Document text:

* * * *

The Torino winter Olympics were looking pretty dire for a much-hyped U.S. Ski Team last March. That is, until Squaw Valley local Julia Mancuso blistered a giant slalom run on a snowy, foggy race course on the last weekend of the Olympics ” handily winning a gold medal and sending faithful Tahoe supporters into a craze.

Mancuso grew up on the challenging terrain of Squaw Valley trying to keep up with older sister, April, and fellow current U.S. Ski Team member Marco Sullivan.

Mancuso’s medal was the second for the Americans in Alpine skiing, both gold. Ted Ligety won the men’s combined.



“She’s been getting ready to do this since she was 3 years old on the ‘Mighty Mites’ ski team in Squaw Valley,” said her mother Andrea Mancuso. “Just watch her. You can see she loves to ski.”

Timothy Brooks was convicted of second-degree murder in April after a trial detailing a road-rage confrontation that led to the lethal stabbing.



Brooks stabbed Robert Ash in the abdomen in downtown Tahoe City after Ash passed him on Highway 89 and ran him off onto the shoulder, according to court testimony.

Brooks is jailed in Solano County, awaiting the outcome of an appeal of the conviction and sentence of a minimum of 16 years in prison.

Homewood Mountain Resort, a monument to a simpler time in Tahoe skiing, sold in June to a Bay Area commercial development group.

But much of the hubbub over the sale was not about the ski resort changing hands, but fear that the largest chunk of private property at Lake Tahoe could turn from a ski resort into an exclusive subdivision.

The U.S. Forest Service was talking to the owners about buying the property using federal funds, but Congressman John Doolittle squashed the deal with a legislative blockade in the forthcoming Forest Service spending bill.

Meanwhile new owners JMA Ventures began planning for a village at the base of the mountain.

Negotiations between the resort owners, the Forest Service and local and federal officials continue, with officials indicating they will support a plan for federal purchase of a portion of the property if it opens up a lake to the public.

* * * *

Data for this exercise:
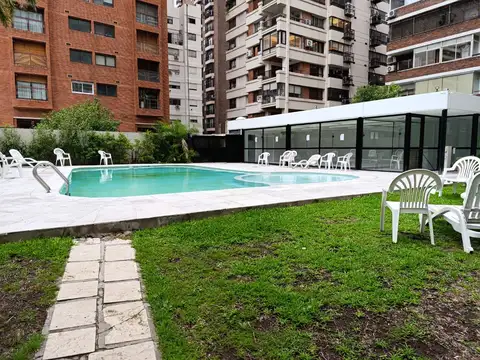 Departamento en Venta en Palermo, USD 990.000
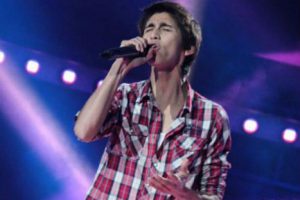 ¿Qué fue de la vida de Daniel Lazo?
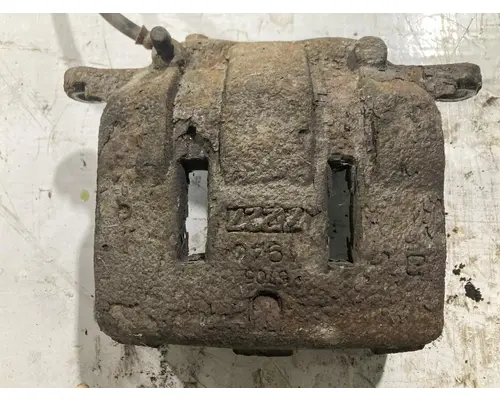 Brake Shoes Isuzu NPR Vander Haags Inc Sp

* * * *

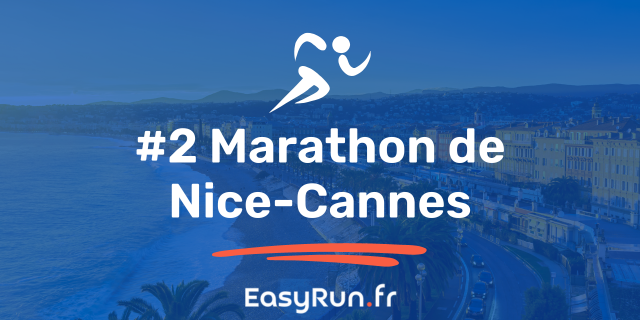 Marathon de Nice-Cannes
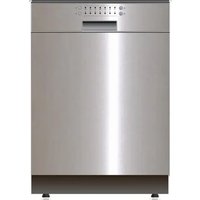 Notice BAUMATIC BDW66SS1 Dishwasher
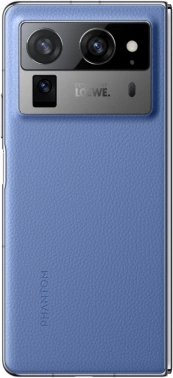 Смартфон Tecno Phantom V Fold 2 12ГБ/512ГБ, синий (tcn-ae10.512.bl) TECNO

* * * *

Activity A:
Quote the Lake Tahoe news text in full, word for word.
Activity B:
Print the rows from the one containing "Departamento en Venta" to the one containing "Brake Shoes Isuzu NPR Vander Haags Inc Sp", both included, exactly as they appear, with the pictures left out.

Task response A:
The Torino winter Olympics were looking pretty dire for a much-hyped U.S. Ski Team last March. That is, until Squaw Valley local Julia Mancuso blistered a giant slalom run on a snowy, foggy race course on the last weekend of the Olympics ” handily winning a gold medal and sending faithful Tahoe supporters into a craze.

Mancuso grew up on the challenging terrain of Squaw Valley trying to keep up with older sister, April, and fellow current U.S. Ski Team member Marco Sullivan.

Mancuso’s medal was the second for the Americans in Alpine skiing, both gold. Ted Ligety won the men’s combined.



“She’s been getting ready to do this since she was 3 years old on the ‘Mighty Mites’ ski team in Squaw Valley,” said her mother Andrea Mancuso. “Just watch her. You can see she loves to ski.”

Timothy Brooks was convicted of second-degree murder in April after a trial detailing a road-rage confrontation that led to the lethal stabbing.



Brooks stabbed Robert Ash in the abdomen in downtown Tahoe City after Ash passed him on Highway 89 and ran him off onto the shoulder, according to court testimony.

Brooks is jailed in Solano County, awaiting the outcome of an appeal of the conviction and sentence of a minimum of 16 years in prison.

Homewood Mountain Resort, a monument to a simpler time in Tahoe skiing, sold in June to a Bay Area commercial development group.

But much of the hubbub over the sale was not about the ski resort changing hands, but fear that the largest chunk of private property at Lake Tahoe could turn from a ski resort into an exclusive subdivision.

The U.S. Forest Service was talking to the owners about buying the property using federal funds, but Congressman John Doolittle squashed the deal with a legislative blockade in the forthcoming Forest Service spending bill.

Meanwhile new owners JMA Ventures began planning for a village at the base of the mountain.

Negotiations between the resort owners, the Forest Service and local and federal officials continue, with officials indicating they will support a plan for federal purchase of a portion of the property if it opens up a lake to the public.

Task response B:
 Departamento en Venta en Palermo, USD 990.000
 ¿Qué fue de la vida de Daniel Lazo?
 Brake Shoes Isuzu NPR Vander Haags Inc Sp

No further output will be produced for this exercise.